» Written tasks:
1. Rewrite the part of the Santa Clara ethics page between "What Changed?" and "build public trust?", inclusive, with "leaders" replaced by "officials".
2. According to the Santa Clara ethics page, over which years did Santa Clara build its municipal ethics program?

» Source extract:

+++

Overall, would you say Santa Clara is moving in the right direction or the wrong direction?

The City surveys said--

87%

2008

"Moving in the right direction"

40%

2024

"Moving in the right direction"

What Changed?

For years, the City encouraged its leaders to ask two questions before every decision:

1. Why is this the right thing to do for the people of Santa Clara?

 2. How will my/our action build public trust?

Those two questions were printed on the pocket card at every council seat, every senior staff desk, and every commission chair — a daily reminder that ethics is both an individual and an organizational responsibility. One important lesson Santa Clara learned over 14 years: When leadership at the top commits the organization to behavior at our best, good people rise to it. [Read the full story]

 

When Santa Clara Got It Right

From 1998 to 2012, Santa Clara built one of the most comprehensive municipal ethics programs in California — from a values-based code developed from community consensus, through training for everyone, to structured reflection on how every decision affects public trust, to identifying stumbling blocks, learning from mistakes, and building the skills to do better.

+++

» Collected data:
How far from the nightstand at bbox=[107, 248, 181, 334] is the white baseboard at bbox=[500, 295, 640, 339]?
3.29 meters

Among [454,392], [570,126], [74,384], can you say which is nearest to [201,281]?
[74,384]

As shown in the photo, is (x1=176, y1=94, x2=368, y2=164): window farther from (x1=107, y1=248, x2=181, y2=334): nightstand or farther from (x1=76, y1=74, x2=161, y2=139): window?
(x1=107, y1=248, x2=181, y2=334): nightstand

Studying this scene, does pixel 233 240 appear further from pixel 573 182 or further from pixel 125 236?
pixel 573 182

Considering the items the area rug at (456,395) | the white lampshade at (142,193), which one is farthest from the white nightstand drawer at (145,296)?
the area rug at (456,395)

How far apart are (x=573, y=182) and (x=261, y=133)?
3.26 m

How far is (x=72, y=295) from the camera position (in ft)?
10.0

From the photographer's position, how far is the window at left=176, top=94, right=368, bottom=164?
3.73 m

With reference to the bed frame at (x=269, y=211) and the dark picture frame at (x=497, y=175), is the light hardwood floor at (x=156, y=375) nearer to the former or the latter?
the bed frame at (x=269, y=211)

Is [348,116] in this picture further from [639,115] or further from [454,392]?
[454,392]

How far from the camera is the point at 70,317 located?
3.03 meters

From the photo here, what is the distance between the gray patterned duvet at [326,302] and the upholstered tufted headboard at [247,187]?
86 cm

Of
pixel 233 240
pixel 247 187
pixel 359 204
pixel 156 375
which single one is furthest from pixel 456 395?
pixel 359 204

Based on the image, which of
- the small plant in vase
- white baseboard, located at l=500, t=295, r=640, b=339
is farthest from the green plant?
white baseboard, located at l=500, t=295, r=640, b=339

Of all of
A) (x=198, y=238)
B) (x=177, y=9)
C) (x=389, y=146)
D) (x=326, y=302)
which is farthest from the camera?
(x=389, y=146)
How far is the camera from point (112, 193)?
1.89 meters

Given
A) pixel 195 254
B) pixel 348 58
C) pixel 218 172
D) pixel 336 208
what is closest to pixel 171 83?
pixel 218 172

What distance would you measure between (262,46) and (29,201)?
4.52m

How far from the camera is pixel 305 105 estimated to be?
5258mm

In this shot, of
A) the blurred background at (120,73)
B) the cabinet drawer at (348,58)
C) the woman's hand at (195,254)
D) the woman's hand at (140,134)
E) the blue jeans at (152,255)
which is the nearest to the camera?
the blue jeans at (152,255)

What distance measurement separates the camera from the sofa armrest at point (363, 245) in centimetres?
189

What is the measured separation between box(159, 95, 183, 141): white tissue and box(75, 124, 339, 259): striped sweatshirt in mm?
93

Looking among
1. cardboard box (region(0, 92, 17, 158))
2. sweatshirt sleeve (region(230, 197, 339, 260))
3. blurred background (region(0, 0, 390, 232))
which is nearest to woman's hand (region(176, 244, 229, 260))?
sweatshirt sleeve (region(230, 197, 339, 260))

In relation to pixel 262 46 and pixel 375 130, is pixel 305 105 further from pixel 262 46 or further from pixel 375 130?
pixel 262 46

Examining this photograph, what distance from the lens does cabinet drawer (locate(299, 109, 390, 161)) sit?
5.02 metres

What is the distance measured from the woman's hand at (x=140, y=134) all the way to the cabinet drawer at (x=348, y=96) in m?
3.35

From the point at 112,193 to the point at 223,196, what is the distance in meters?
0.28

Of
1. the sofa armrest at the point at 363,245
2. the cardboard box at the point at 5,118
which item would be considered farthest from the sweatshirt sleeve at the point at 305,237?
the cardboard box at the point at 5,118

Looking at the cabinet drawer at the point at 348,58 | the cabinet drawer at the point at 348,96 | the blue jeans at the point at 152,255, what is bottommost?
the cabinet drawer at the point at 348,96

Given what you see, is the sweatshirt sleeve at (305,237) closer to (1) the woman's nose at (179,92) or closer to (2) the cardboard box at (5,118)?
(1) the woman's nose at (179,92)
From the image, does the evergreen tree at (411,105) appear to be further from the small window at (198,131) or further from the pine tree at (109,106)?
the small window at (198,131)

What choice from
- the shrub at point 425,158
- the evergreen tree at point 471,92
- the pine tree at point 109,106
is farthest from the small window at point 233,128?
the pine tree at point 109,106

+++

» Full answers:
1.
What Changed?

For years, the City encouraged its officials to ask two questions before every decision:

1. Why is this the right thing to do for the people of Santa Clara?

 2. How will my/our action build public trust?

2. From 1998 to 2012.